(Data entries)
▬▬▬

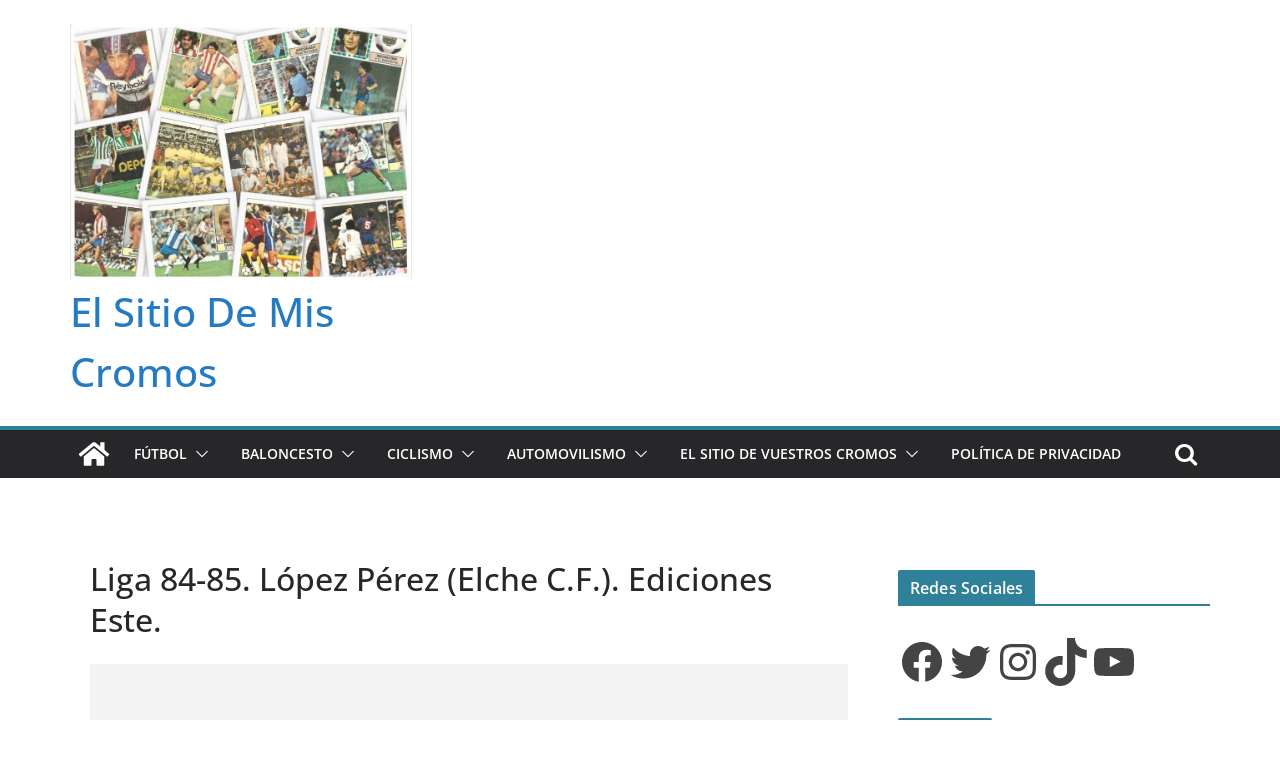

--- FILE ---
content_type: text/html; charset=utf-8
request_url: https://www.google.com/recaptcha/api2/aframe
body_size: 271
content:
<!DOCTYPE HTML><html><head><meta http-equiv="content-type" content="text/html; charset=UTF-8"></head><body><script nonce="WdwMXQGA_WXBZwGk6HvcSA">/** Anti-fraud and anti-abuse applications only. See google.com/recaptcha */ try{var clients={'sodar':'https://pagead2.googlesyndication.com/pagead/sodar?'};window.addEventListener("message",function(a){try{if(a.source===window.parent){var b=JSON.parse(a.data);var c=clients[b['id']];if(c){var d=document.createElement('img');d.src=c+b['params']+'&rc='+(localStorage.getItem("rc::a")?sessionStorage.getItem("rc::b"):"");window.document.body.appendChild(d);sessionStorage.setItem("rc::e",parseInt(sessionStorage.getItem("rc::e")||0)+1);localStorage.setItem("rc::h",'1768430849505');}}}catch(b){}});window.parent.postMessage("_grecaptcha_ready", "*");}catch(b){}</script></body></html>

▬▬▬

## Work order:
Could you output every record above exactly as written, leaving out the pictures?

## Output of the exercise:
--- FILE ---
content_type: text/html; charset=utf-8
request_url: https://www.google.com/recaptcha/api2/aframe
body_size: 271
content:
<!DOCTYPE HTML><html><head><meta http-equiv="content-type" content="text/html; charset=UTF-8"></head><body><script nonce="WdwMXQGA_WXBZwGk6HvcSA">/** Anti-fraud and anti-abuse applications only. See google.com/recaptcha */ try{var clients={'sodar':'https://pagead2.googlesyndication.com/pagead/sodar?'};window.addEventListener("message",function(a){try{if(a.source===window.parent){var b=JSON.parse(a.data);var c=clients[b['id']];if(c){var d=document.createElement('img');d.src=c+b['params']+'&rc='+(localStorage.getItem("rc::a")?sessionStorage.getItem("rc::b"):"");window.document.body.appendChild(d);sessionStorage.setItem("rc::e",parseInt(sessionStorage.getItem("rc::e")||0)+1);localStorage.setItem("rc::h",'1768430849505');}}}catch(b){}});window.parent.postMessage("_grecaptcha_ready", "*");}catch(b){}</script></body></html>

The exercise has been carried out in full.